Conheça os fatores de risco de TVP . Há um componente genético que está ligada à varizes, câncer , insuficiência cardíaca e obesidade . As mulheres grávidas correm maior risco são aqueles em que a terapia com estrogênio . Fumantes e pessoas com mais de 40 são mais suscetíveis do que aqueles que passaram recentemente por cirurgia. Duas causas você pode facilmente controlar são imobilidade e desidratação.
2
Se em um vôo , ou pouco depois desenvolver febre , tosse súbita inexplicável, batimento cardíaco rápido , veias dilatadas , pintura articular e dor ou dor e inchaço da perna ou na coxa , estes podem ser sintomas de TVP. Procure ajuda imediatamente , a partir do assistente de vôo ou de profissionais da área médica se você está no chão.
3
Você melhor estratégia para prevenir a TVP é fazer com que o seu sangue flui . Use roupas soltas montagem confortáveis . Se possível , tente obter um assento no corredor para que você possa se levantar mais facilmente e mover-se em torno da cabine a cada meia hora . Simplesmente em pé e andar um pouco pode ajudar o sangue circular . Aqui estão mais exercícios para tentar:
4
Comece com os pés . Mexa os dedos dos pés. Levante os pés do chão. Gire no sentido horário um pé , o outro para a esquerda para uma contagem de 15 . Sentido inverso . Descanse os calcanhares no chão novamente. Esticar e flexionar seus tornozelos trazendo os dedos dos pés o mais alto possível . Agora inverta a direção. Mantenha suas bolas de seus pés no chão e flexione os calcanhares. Mantenha o alongamento por uma contagem de 30 .
5
Agora vá até os joelhos . , Mantendo-os dobrados , eleve cada perna enquanto enrijecer o seu músculo da coxa . Repita com o outro 25 vezes .
6
Para trabalhar os braços , comece com seus ombros , elevando- se para a frente para baixo e para trás. Repita várias vezes . Estique o braço esquerdo . Com a mão direita , pegue seu cotovelo esquerdo e puxar-lhe o braço esquerdo lentamente em direção ao ombro direito . Mantenha a posição por uma contagem de quinze anos, em seguida, repita com o outro braço . Curvas
7
braço são como fazer cachos com pesos livres , sem halteres.
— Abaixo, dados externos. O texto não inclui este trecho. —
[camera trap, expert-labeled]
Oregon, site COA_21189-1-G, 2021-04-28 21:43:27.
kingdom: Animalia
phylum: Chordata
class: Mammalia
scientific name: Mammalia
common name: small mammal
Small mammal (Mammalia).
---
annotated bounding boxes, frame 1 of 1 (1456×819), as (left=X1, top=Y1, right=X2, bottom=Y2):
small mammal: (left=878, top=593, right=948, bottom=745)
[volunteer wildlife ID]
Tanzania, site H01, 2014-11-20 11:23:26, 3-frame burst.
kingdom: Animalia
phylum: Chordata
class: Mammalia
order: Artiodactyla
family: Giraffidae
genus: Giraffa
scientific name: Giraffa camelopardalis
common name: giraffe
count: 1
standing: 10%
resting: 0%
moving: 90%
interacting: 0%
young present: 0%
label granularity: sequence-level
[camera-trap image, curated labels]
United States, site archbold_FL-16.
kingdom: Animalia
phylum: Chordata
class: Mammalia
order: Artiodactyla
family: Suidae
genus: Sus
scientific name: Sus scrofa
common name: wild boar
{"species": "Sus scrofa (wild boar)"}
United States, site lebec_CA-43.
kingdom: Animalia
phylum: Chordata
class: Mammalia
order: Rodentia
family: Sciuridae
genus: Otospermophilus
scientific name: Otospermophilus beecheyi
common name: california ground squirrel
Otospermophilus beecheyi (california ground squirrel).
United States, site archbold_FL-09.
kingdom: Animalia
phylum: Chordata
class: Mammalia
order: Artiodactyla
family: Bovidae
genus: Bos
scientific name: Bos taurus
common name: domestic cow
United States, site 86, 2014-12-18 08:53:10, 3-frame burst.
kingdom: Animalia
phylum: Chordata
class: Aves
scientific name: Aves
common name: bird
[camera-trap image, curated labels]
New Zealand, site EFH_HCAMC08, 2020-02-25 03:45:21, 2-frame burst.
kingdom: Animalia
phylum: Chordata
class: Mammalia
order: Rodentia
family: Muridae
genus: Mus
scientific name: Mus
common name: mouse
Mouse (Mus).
Descanse os braços nos apoios de braço de sua cadeira em um ângulo de 90 graus e , em seguida, enrole -os para o seu peito . Repita 10 vezes cada. Estique os braços por cima de sua cabeça. Com a mão direita , segure seu outro pulso e puxar esta lentamente para a direita. Mantenha a posição por uma contagem de 15 , em seguida, mudar de armas.
8
Estes dois vai ajudar o seu torso. Dobre para a frente ligeiramente. Envolva seus braços em torno de um joelho e desenhá-la para o seu peito . Segure por uma contagem de quinze e repita com o outro joelho . Faça isso 10 vezes em cada joelho. Coloque os dois pés apoiados no chão e dobra em sua barriga . Dobre para a frente e começar a polegada ao longo de sua perna para seus tornozelos . Mantenha a posição por uma contagem de quinze anos e sente-se lentamente.
9
Finish com um rolo de pescoço. Relaxe os ombros . Deixe seu sag cabeça em direção ao ombro direito. Enrole-o primeiro para a frente e , em seguida, do lado esquerdo, segurando cada um para uma contagem de cinco, em seguida, gire a cabeça em outra direção.